Sesi yankılandı yeryüzünün bomboş sokak aralarında ve lamba duydu onu.
Lamba çaresizdi o karanlık ve ıssız sokak aralığında, gücü yetmiyordu gece kelebeklerini ışığına toplamaya ve pencerelerden dışarıya süzülen aşifte ışık zerrecikleriyle yasak aşklar yaşayamıyordu artık. Sokak lambası sessizliğin içinde feryat ediyordu sanki ve yalvarıyordu geceye bavuluna sakladığı günü serbest bırakması için ve gece duydu onu.
“Ne istiyorsunuz benden?” diye sordu lambaya. Gırtlağını parçalarcasına isyan ediyordu gece,
“Canımı acıtıyorsun ve yırtıyorsun beni ışığınla, ben birşey diyor muyum sana?”
Lamba ve Luyu çekinerek dile gelen geceden, cevap verdiler kısık bir sesle,
“Öyle sessizsin ki ve karanlık, kapladın mı yeryüzünü bir kere, herşey altında kalıyor, kimin gölgesisin bilemiyoruz ve korkuyoruz senden.”
Luyu devam etti:
“Ve artık insanlar yaşamıyor eteklerinin altında, gülümseyen, bağıran çağıran kafalarını çıkarmıyorlar senin kalın tülünün altından. Gece! Kokmuyorsun artık.”
“Ben” dedi gece hayli kırgın, “Ben insansızlığı temizliyorum oysa, ayrıntıları ve çirkinlikleri saklıyorum gövdemin içine, günün içinde görünen tüm gereksiz ayrıntılar benim sayemde yok oluyor, sadece görmek istediklerini görüyorsun gözlerini hafifçe kısarak ve bu lamba bozuyor benim büyümü... Görmek zorunda olmadıklarından kurtarıyorum işte seni daha ne istiyorsun benden? Oysa insanlar biliyordu benim değerimi, en zor saniyelerini de en hülyalı saatlerini de benimleyken geçirdiler. Biri eteğime yapışmış gitmemem için yalvarırken; bir diğeri ciğerlerimi deşercesine içimden fışkırmak için debelenirdi aynı saatlerde, sanıyor musunuz ki ben çok mutluyum insanların gitmiş olmasından? Ben de özlüyorum onları çok ve anlamsız geliyor onların yokluğunda her günün sonunda yeryüzünü örtmeye çalışmak.”

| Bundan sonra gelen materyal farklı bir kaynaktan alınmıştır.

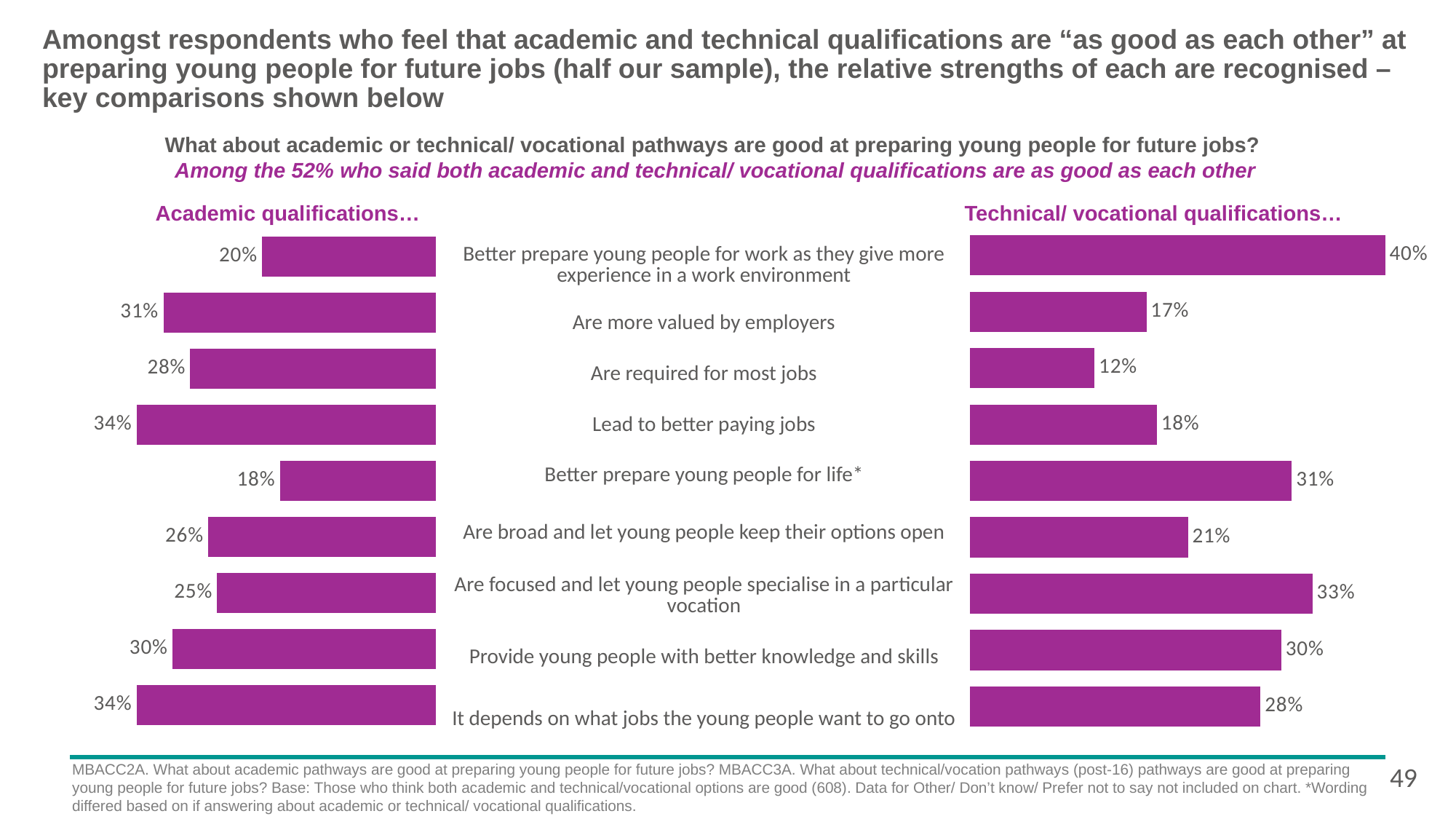
In the Academic qualifications chart, what percentage is shown for "Are focused and let young people specialise in a particular vocation"? 25% In the Technical/ vocational qualifications chart, what percentage is shown for "Better prepare young people for work as they give more experience in a work environment"? 40% In the Technical/ vocational qualifications chart, which category has the highest value? Better prepare young people for work as they give more experience in a work environment For "Better prepare young people for life*", which chart shows the larger value, Academic qualifications or Technical/ vocational qualifications? Technical/ vocational qualifications What is the difference between the Academic and Technical/ vocational values for "Are required for most jobs"? 16% In the Academic qualifications chart, which category has the lowest value? Better prepare young people for life* In the Technical/ vocational qualifications chart, what percentage is shown for "Lead to better paying jobs"? 18% In the Academic qualifications chart, what percentage is shown for "Are more valued by employers"? 31% In the Technical/ vocational qualifications chart, which category has the lowest value? Are required for most jobs What type of chart is used for the Technical/ vocational qualifications data? Bar chart How many categories are shown in the Academic qualifications chart? 9 According to the subtitle, what percentage of respondents said both academic and technical/ vocational qualifications are as good as each other? 52%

“Halt etmişsin sen!” diye bağırdı lamba olanca gücüyle. “Az mı buluşturdum ben günden çaldığım ışığımın altında sevenleri ve az mı gösterdim diğerlerine işlenen cinayetleri? Kendini nimetten sayma gece! Senden kaçmak için yarattı insanoğlu beni.”
“Benim sayemde yarattılar seni evet! Fakat unutma ki ben ilham verdim şairlere en umutsuz şiirlerini yazarken; ben yazdırdım aşıklara sayfalar dolusu destanları ve huzur da verdim onlara, vakitte, birbirlerini ne kadar sevdiklerini anlamaları için...”

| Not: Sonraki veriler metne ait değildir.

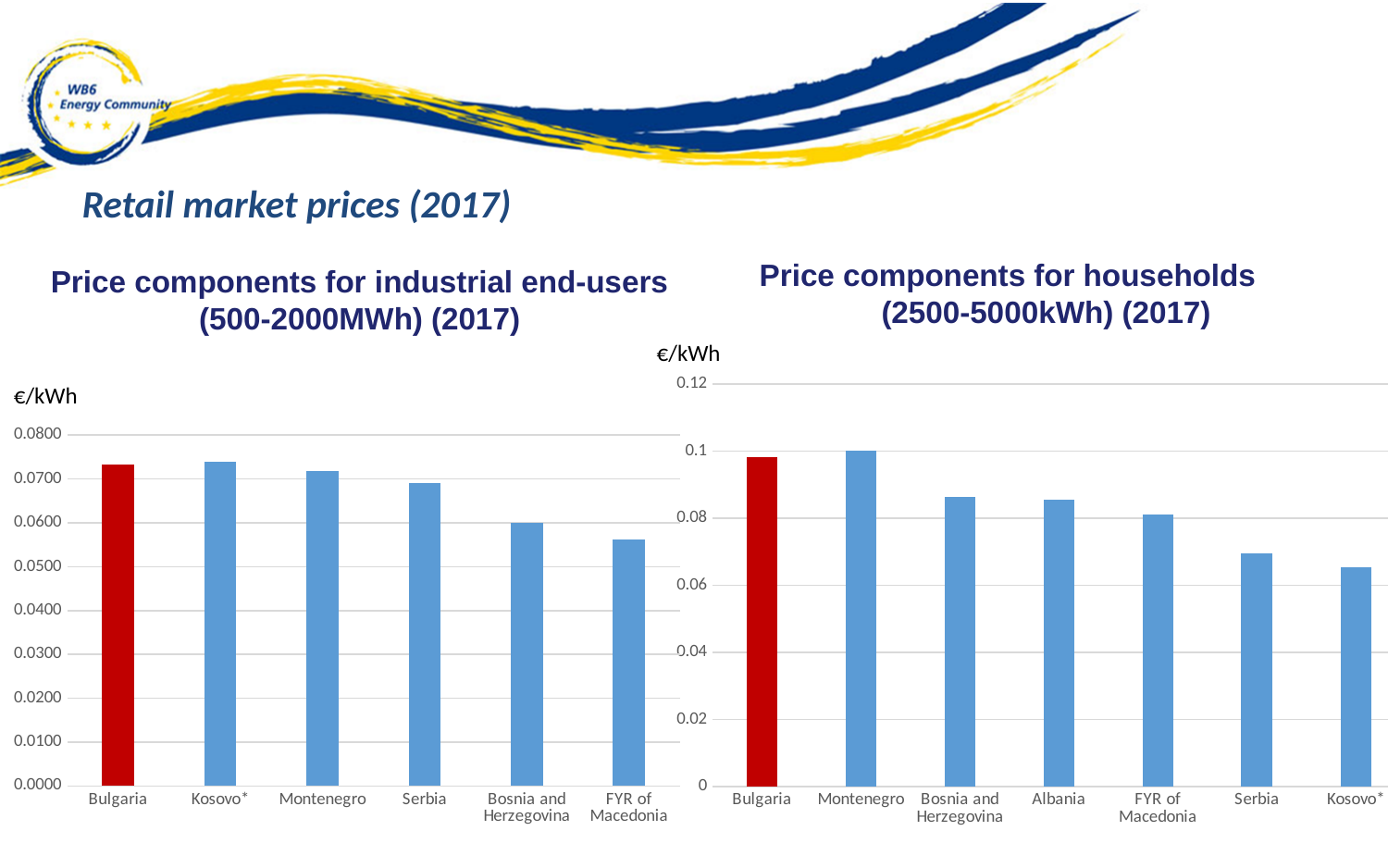
On the 'Price components for industrial end-users' chart, is the value for Bosnia and Herzegovina greater or less than 0.0700? less On the 'Price components for households' chart, which country's bar is coloured red? Bulgaria On the 'Price components for households' chart, which is larger, the value for Montenegro or the value for Kosovo*? Montenegro On the 'Price components for industrial end-users' chart, which is larger, the value for Serbia or the value for FYR of Macedonia? Serbia On the 'Price components for industrial end-users' chart, is the value for Bulgaria greater or less than 0.0700? greater What unit is shown on the vertical axis of the 'Price components for households' chart? €/kWh On the 'Price components for industrial end-users' chart, which country has the lowest value? FYR of Macedonia On the 'Price components for households' chart, is the value for Serbia greater or less than 0.08? less What type of chart is the 'Price components for industrial end-users' chart? bar chart How many countries are shown on the 'Price components for households' chart? 7 How many countries are shown on the 'Price components for industrial end-users' chart? 6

Luyu, sessiz sedasız dinlemekle yetiniyordu kızışmaya başlayan tartışmayı.
‘Gece ve yalnız bir sokak lambası’ dedi içinden, ‘nasıl da didişebilirlerdi gün aralarına girene dek eğer insanlar hala burada olsaydı ve içlerinden biri pencereden bu kavgayı görüp kağıda dökebilseydi.’
Hafifçe gülümsedi bulut yüzüyle Luyu ve yüzmeye başladı gökyüzünde Beya’nın gittiği yöne doğru.
İnsansız bir sokak, bir sokak lambası ve gece arkasında kaldı.